Il set di un’ora abbondante della Sadier racchiude la sintesi del suo lavoro negli ultimi anni in diverse sfaccettature musicali; significativo piuttosto come bastino una Fender Mustang, basso e batteria a rendere al meglio questo universo di stili e riferimenti. Dai pezzi dei Monade di “Monstre Cosmic” del 2008 fino all’ultimo album solista “Silencio”, che viene quasi eseguito per intero, si avverte un’urgenza comunicativa forte – “This is ‘The rule of the game’, a song against fascism” e un aperto cosmopolitismo che sfocia nel bossanova di “Between earth and heaven”. Poi un brano scritto con Tim Dane in linea con gli Stereolab più pop (“Next time you see me”) e l’omaggio alla compianta Trish Keenan dei Broadcast con “Silent spot”, che si aggiunge alla perdita della compagna di avventure di una vita Mary Hansen e recentemente della sorella Noelle.
Il senso di nostalgia di Laetitia per le persone care viene quindi messo a disposizione di brani intensi e (pro)positivi, che vedono la voce splendida protagonista nei falsetti e la chitarra prestata a folk, lo-fi e kraut-rock come nei riverberi spaziali di “Change of destination”. Più energica ed asciutta della versione su disco è “Auscultation for the nation”, con ritmica e basso sostenuti alla maniera dei primi Cure.

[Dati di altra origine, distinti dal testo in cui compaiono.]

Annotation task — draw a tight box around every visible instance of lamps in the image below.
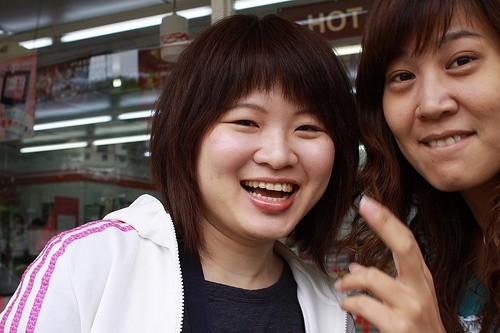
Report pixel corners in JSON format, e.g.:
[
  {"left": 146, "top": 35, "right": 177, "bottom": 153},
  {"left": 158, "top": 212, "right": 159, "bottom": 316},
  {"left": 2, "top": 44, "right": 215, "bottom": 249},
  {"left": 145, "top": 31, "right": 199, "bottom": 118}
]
[{"left": 160, "top": 0, "right": 189, "bottom": 63}]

Il bis regala altre due perle, “Statues can bend” l’elegante singolo estratto dal primo album “The trip” del 2011 e la magnifica “Etoile”, duetto in francese col batterista Emmanuel Mario; il brano trasforma le atmosfere cantautorali e dreamy di partenza in un semplice e ripetuto riff rock, dritto nell’invettiva contro le rigidezze del Cattolicesimo.
Pazienza se durante l’esibizione che segna il ritorno nei nostri confini di Laetitia Sadier un tipo di mezza età trova più interessante provarci spudoratamente con tre universitarie. Il lato oscuro del Belpaese. Magari le sue aspettative non erano le stesse di una dozzina di fedelissimi con i quali la cantante ha condiviso ricordi ed impressioni a fine serata. D’altronde, di quella sporca dozzina ora faccio parte pure io.